:: PROBLEM DESCRIPTION ::
Word for word, print each line of the listing below; pictures stay out.

:: STORED DATA ::
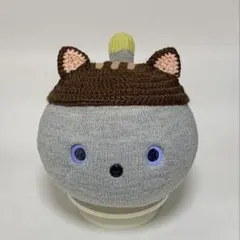 2026年最新】NICOBOの人気アイテム - メルカリ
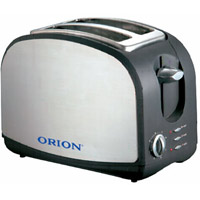 ������ ORION OR-T03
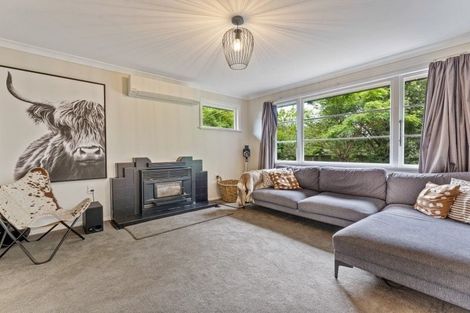 Photo of property in 19 Hewitts Road, Linton, Palmerston North, 4472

:: SOLUTION FOR THIS PROBLEM ::
 2026年最新】NICOBOの人気アイテム - メルカリ
 ������ ORION OR-T03
 Photo of property in 19 Hewitts Road, Linton, Palmerston North, 4472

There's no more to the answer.